### Texto proporcionado
Todavía me acuerdo de ese primer momento en que le conté a mi mamá que iba a estudiar física. Ella mantuvo la mirada fija en la pantalla de su computadora y, muy tranquilamente, me dijo:
“¿Física? Pero ¿no te vas a morir de hambre con eso?”
Por suerte yo ignoraba completamente el estado de la ciencia en el país y pensaba que esas sólo eran ocurrencias de mi madre, que todo iba a estar bien y que estudiar ciencia era sinónimo de fama, dinero, prestigio y rocanrol (?). Así que me anoté nomás.
Por el contrario, muchas veces sucede que se rebaja a la ciencia, se pone en duda su utilidad, se la ve como un lujo que sólo deberían darse esos países que admiramos y a los que quisiéramos parecernos más. Irónicamente, no nos preguntamos si no es precisamente la inversión en investigación y desarrollo lo que hizo que esos países se convirtieran en lo que son.
Este es un intento de abrir esa pregunta y compartir una arista de la ciencia que quizá no sea tan maravillosa, ni cautivadora, ni romántica. Es momento de sentarnos a hablar de una ciencia rentable.
Esta historia empieza en 1900. Entre otras cosas interesantes que seguro pasaron ese año, el alemán Max Planck publicaba un artículo explicando algo que la física de la época no terminaba de entender: cómo calcular la energía de radiación de un cuerpo negro (un objeto que absorbe toda la radiación que recibe). Detrás de este conjunto de palabras difíciles se encuentra un fenómeno relativamente sencillo: los cuerpos emiten radiación a distintas energías, como por ejemplo el Sol que emite (entre otras) luz visible, ondas infrarrojas (de menor energía) y ondas ultravioletas (de mayor energía, y por eso potencialmente dañinas para el cuerpo humano). Entender cómo hacer el cálculo de la energía total emitida por el Sol, por ejemplo, iba a impactar en el mundo de maneras impensadas durante el siglo siguiente.

(Registros de preguntas espaciales)
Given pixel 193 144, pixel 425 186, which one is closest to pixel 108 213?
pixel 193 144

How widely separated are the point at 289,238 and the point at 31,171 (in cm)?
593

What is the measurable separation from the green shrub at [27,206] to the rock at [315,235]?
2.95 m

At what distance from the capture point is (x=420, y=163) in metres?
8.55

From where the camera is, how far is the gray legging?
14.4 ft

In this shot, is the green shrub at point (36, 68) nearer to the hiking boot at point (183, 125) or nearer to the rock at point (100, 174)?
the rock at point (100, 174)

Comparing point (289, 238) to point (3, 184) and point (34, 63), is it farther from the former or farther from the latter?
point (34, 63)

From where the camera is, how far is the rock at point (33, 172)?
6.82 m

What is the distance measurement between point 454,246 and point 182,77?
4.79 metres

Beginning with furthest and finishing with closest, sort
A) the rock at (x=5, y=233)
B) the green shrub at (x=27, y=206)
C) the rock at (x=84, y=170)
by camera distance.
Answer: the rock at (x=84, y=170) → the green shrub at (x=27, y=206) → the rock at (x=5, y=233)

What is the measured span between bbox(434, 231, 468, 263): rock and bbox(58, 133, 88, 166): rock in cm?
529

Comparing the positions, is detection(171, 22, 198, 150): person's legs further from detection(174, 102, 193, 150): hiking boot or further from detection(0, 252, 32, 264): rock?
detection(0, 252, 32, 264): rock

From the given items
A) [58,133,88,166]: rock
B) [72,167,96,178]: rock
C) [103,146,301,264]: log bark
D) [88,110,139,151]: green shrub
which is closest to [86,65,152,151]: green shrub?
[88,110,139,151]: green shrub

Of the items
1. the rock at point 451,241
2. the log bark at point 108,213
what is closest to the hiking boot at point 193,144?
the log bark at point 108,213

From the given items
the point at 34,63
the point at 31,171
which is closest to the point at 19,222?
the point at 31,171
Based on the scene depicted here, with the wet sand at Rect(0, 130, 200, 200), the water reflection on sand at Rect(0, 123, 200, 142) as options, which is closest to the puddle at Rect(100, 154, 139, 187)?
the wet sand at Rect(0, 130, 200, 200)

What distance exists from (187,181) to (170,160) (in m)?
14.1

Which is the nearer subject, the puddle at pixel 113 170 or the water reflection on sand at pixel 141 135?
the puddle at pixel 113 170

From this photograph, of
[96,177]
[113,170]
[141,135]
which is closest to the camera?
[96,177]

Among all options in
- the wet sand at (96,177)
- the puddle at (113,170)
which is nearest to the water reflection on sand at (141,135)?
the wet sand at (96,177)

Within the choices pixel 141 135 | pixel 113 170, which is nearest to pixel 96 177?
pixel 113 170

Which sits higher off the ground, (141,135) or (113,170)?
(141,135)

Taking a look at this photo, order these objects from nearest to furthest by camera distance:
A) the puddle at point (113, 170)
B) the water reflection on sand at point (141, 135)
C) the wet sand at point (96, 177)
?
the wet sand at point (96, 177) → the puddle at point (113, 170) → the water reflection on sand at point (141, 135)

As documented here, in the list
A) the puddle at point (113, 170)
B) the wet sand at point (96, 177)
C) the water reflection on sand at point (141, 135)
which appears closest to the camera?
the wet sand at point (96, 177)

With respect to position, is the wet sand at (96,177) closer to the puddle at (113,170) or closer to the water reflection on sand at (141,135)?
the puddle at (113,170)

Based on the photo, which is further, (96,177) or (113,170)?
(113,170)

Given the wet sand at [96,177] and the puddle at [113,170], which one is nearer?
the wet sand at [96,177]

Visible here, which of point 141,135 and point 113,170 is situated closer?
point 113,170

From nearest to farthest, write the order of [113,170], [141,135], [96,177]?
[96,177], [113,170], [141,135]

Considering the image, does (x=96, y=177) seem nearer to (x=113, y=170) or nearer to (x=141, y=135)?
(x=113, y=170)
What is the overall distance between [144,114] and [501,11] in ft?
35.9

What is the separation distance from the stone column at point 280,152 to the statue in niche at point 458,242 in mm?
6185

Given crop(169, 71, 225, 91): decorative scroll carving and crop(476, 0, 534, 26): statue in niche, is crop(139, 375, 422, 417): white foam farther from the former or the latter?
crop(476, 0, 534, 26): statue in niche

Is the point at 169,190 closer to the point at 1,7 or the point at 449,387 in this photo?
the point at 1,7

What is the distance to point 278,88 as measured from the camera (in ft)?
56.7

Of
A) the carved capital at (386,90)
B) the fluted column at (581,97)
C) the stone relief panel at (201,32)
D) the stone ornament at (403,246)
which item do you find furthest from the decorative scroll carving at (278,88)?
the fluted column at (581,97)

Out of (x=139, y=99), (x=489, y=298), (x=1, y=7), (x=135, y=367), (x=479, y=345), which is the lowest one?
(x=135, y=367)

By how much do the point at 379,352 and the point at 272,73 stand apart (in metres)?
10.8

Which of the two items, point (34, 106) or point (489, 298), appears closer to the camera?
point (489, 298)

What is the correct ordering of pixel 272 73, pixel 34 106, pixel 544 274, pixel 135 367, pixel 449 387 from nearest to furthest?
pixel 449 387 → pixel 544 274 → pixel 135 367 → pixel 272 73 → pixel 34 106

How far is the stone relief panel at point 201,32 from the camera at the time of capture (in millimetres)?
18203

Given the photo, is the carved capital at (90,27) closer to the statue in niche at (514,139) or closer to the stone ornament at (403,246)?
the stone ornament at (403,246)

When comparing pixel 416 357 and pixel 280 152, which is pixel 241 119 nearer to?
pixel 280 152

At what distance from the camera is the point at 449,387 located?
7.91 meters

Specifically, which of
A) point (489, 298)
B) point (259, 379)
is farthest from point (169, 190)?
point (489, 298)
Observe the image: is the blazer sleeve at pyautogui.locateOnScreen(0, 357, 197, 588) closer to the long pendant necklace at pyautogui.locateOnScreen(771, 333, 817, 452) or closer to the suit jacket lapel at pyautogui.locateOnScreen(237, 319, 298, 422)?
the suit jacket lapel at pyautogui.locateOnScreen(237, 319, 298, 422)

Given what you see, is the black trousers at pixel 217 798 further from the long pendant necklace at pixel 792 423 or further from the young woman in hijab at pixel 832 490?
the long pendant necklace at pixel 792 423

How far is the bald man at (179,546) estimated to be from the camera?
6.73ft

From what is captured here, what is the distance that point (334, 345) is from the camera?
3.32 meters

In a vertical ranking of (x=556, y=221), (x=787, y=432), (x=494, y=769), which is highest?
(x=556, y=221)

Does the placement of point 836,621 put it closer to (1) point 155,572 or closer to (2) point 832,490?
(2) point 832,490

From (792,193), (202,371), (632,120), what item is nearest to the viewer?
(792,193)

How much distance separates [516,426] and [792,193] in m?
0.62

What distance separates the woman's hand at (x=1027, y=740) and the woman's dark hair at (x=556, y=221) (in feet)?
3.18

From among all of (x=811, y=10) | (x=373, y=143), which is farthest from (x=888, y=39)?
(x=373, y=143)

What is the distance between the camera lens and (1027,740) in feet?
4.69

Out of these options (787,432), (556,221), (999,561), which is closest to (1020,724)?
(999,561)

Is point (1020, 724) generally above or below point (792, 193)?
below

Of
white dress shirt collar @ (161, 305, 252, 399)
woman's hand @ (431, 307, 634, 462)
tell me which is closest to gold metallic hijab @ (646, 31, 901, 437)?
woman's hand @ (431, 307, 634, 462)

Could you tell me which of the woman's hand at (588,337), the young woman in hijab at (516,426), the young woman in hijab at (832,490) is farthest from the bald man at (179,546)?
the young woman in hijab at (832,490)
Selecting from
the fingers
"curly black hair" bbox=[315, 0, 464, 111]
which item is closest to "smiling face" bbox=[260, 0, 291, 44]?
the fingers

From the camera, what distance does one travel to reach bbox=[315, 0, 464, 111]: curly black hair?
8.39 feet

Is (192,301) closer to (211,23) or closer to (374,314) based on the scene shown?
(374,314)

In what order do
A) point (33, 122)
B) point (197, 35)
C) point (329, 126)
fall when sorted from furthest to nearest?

### Ejercicio breve
Responde estas preguntas según el texto proporcionado:
1. ¿Qué le anunció a su mamá quien narra que iba a estudiar?
2. ¿En qué año empieza la historia que se cuenta?
3. ¿Cómo se define un cuerpo negro?

### Resultado del ejercicio
1. Física.
2. En 1900.
3. Un objeto que absorbe toda la radiación que recibe.